→ **WHAT THE TASK ASKS**
Copy out the part of the listing below that begins with the line containing "If we look at" and runs to the end of the listing, with both of those ends included. Reproduce that part word for word and nothing else.

--- BEGIN RAW RECORDS ---

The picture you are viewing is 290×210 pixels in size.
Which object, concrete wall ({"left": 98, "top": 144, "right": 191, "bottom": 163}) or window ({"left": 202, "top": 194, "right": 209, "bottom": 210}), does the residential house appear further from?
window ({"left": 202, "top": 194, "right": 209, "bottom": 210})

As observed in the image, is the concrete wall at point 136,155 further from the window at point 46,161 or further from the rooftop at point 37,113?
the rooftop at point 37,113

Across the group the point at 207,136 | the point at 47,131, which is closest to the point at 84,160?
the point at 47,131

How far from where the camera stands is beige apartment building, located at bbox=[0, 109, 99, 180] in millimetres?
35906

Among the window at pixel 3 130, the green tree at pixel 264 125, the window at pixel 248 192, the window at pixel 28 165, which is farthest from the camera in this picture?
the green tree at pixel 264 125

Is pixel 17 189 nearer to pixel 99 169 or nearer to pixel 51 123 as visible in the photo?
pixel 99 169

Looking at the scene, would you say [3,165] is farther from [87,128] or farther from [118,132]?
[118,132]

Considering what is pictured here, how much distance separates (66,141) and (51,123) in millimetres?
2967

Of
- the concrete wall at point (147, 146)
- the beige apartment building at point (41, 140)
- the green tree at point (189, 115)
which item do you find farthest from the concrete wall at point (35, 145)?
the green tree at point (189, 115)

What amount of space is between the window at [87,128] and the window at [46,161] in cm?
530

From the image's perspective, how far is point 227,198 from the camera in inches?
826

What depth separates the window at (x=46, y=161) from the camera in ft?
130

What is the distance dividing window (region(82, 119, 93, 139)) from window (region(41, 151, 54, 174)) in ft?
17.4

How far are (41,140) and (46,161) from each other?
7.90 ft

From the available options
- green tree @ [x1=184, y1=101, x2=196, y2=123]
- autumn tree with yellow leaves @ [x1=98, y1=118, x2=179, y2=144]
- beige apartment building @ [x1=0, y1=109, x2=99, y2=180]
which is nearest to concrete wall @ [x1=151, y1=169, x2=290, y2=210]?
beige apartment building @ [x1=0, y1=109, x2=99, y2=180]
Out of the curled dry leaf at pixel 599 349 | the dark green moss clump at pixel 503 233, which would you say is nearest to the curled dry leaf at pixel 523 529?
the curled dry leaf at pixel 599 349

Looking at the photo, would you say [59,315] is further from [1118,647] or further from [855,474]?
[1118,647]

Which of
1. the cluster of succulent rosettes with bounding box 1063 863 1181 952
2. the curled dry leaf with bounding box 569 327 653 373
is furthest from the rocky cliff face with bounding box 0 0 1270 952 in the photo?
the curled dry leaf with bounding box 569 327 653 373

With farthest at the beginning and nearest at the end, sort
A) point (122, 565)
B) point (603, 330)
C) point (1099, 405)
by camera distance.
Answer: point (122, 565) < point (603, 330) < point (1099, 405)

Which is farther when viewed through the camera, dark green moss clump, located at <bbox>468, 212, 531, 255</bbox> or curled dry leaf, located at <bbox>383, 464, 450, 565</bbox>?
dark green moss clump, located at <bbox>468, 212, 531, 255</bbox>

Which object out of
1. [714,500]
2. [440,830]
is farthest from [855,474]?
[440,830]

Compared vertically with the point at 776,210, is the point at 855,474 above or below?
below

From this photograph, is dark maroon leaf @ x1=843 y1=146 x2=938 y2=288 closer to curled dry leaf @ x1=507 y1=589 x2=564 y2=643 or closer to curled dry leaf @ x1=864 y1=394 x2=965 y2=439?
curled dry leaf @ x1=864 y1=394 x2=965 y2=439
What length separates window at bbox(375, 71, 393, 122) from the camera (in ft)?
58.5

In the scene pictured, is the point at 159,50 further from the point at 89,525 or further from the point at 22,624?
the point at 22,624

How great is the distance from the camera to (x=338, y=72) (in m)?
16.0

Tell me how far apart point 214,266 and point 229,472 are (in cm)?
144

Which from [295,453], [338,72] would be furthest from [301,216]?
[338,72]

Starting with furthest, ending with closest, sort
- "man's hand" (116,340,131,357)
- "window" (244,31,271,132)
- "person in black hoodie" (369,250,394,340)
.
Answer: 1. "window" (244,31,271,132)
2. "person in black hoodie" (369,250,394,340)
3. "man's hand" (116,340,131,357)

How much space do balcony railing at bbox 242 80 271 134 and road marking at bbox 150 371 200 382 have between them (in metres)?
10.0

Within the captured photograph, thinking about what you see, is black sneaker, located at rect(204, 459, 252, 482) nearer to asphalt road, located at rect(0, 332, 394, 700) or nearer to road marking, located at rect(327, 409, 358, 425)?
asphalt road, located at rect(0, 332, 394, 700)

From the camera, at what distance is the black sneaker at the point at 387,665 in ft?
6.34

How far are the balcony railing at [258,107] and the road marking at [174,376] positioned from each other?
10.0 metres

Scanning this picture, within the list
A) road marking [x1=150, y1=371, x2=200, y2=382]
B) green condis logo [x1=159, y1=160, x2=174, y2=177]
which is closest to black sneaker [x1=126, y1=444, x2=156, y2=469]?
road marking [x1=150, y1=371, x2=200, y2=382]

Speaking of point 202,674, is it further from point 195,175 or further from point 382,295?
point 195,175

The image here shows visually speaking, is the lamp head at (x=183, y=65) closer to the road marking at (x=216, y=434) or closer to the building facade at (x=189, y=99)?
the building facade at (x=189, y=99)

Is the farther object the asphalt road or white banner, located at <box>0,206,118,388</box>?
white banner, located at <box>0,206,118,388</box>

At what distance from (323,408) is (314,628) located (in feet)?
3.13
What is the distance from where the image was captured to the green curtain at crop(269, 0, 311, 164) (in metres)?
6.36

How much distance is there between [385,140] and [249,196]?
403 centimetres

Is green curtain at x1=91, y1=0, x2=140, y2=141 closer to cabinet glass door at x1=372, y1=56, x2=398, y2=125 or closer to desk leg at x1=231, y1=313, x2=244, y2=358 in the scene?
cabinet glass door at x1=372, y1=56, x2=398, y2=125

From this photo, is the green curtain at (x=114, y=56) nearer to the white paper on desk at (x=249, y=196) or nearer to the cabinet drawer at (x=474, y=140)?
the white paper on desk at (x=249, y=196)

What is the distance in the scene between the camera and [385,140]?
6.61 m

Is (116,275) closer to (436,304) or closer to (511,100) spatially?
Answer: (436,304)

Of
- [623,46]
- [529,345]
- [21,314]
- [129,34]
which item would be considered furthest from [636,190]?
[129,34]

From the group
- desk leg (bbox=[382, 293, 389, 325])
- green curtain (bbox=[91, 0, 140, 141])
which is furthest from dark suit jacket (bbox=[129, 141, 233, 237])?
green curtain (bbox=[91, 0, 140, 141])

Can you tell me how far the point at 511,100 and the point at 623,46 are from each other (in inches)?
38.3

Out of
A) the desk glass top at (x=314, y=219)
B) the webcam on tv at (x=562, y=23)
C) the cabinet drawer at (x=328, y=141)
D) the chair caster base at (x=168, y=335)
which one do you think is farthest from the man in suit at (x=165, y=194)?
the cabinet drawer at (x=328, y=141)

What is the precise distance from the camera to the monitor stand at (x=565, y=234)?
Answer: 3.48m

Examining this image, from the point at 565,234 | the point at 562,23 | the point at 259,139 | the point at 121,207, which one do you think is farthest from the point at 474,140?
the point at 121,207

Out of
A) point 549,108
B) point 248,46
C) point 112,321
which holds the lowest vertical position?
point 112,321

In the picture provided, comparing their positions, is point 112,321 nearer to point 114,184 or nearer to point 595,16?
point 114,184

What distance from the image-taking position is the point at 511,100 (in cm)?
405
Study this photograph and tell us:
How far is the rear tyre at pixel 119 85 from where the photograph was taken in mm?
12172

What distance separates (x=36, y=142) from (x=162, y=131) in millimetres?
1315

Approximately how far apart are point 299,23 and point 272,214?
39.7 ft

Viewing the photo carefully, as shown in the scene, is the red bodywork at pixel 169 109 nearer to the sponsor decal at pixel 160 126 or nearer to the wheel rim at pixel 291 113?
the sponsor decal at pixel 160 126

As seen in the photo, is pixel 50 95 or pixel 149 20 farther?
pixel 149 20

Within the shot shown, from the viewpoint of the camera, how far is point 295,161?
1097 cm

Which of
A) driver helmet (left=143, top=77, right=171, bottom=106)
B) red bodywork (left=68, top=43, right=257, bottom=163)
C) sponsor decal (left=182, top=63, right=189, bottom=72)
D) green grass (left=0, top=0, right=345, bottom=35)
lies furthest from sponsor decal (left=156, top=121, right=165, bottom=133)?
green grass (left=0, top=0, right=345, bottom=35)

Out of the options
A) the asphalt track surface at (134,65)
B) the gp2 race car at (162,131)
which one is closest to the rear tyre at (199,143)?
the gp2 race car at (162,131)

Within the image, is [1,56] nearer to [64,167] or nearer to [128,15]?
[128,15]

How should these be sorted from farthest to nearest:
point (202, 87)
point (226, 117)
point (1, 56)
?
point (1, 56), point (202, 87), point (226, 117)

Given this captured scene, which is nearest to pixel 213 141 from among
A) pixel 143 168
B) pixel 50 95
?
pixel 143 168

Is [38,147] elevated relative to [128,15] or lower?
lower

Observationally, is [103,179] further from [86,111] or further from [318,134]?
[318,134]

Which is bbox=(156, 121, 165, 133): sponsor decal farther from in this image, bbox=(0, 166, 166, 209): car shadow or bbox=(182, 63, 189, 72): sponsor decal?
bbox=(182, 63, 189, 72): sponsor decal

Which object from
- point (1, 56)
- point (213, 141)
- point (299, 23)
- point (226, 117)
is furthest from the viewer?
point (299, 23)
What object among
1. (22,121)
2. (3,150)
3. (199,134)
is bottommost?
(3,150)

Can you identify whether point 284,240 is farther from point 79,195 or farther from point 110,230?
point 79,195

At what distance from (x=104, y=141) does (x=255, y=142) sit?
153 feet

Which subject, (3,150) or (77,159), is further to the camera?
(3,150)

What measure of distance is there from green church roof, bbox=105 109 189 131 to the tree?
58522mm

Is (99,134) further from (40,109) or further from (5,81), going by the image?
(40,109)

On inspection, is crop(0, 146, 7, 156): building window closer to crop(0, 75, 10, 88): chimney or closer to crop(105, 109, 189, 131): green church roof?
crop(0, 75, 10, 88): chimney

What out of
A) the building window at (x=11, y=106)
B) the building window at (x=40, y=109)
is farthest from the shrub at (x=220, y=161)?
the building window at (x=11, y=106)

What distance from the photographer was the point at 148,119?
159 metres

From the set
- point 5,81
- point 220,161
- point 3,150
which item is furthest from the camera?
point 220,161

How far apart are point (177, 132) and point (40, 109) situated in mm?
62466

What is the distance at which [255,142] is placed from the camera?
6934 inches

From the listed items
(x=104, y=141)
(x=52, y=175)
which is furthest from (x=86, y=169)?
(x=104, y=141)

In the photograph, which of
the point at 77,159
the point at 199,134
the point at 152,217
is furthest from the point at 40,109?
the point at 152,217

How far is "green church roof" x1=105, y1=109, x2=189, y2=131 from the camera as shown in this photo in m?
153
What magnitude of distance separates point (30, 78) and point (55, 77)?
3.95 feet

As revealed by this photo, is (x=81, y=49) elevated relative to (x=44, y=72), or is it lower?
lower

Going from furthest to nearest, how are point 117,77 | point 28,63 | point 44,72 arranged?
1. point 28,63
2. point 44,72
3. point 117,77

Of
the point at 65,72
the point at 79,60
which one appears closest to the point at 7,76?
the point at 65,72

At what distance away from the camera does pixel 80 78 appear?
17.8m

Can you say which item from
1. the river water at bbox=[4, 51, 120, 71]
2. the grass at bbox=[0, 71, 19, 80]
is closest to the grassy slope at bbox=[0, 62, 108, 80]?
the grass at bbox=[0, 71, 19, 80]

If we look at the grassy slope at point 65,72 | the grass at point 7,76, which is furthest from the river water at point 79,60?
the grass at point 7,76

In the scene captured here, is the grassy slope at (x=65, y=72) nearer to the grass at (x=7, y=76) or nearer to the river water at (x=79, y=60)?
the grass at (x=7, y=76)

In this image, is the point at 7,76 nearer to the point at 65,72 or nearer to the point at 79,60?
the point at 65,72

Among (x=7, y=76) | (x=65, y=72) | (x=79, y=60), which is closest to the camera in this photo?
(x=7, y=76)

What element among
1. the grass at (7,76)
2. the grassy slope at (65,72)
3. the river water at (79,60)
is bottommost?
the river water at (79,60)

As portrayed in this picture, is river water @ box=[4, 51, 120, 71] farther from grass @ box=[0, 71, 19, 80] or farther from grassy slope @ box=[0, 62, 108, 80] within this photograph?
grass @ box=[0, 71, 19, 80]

--- END RAW RECORDS ---

→ **SOLVED PROBLEM**
If we look at the grassy slope at point 65,72 | the grass at point 7,76, which is furthest from the river water at point 79,60?
the grass at point 7,76

In the scene captured here, is the grassy slope at (x=65, y=72) nearer to the grass at (x=7, y=76) or nearer to the river water at (x=79, y=60)?
the grass at (x=7, y=76)

In this image, is the point at 7,76 nearer to the point at 65,72 or nearer to the point at 79,60?
the point at 65,72

Among (x=7, y=76) | (x=65, y=72) | (x=79, y=60), which is closest to the camera in this photo?
(x=7, y=76)

What element among
1. the grass at (7,76)
2. the grassy slope at (65,72)
3. the river water at (79,60)
is bottommost?
the river water at (79,60)

As portrayed in this picture, is river water @ box=[4, 51, 120, 71] farther from grass @ box=[0, 71, 19, 80] or farther from grassy slope @ box=[0, 62, 108, 80] within this photograph?
grass @ box=[0, 71, 19, 80]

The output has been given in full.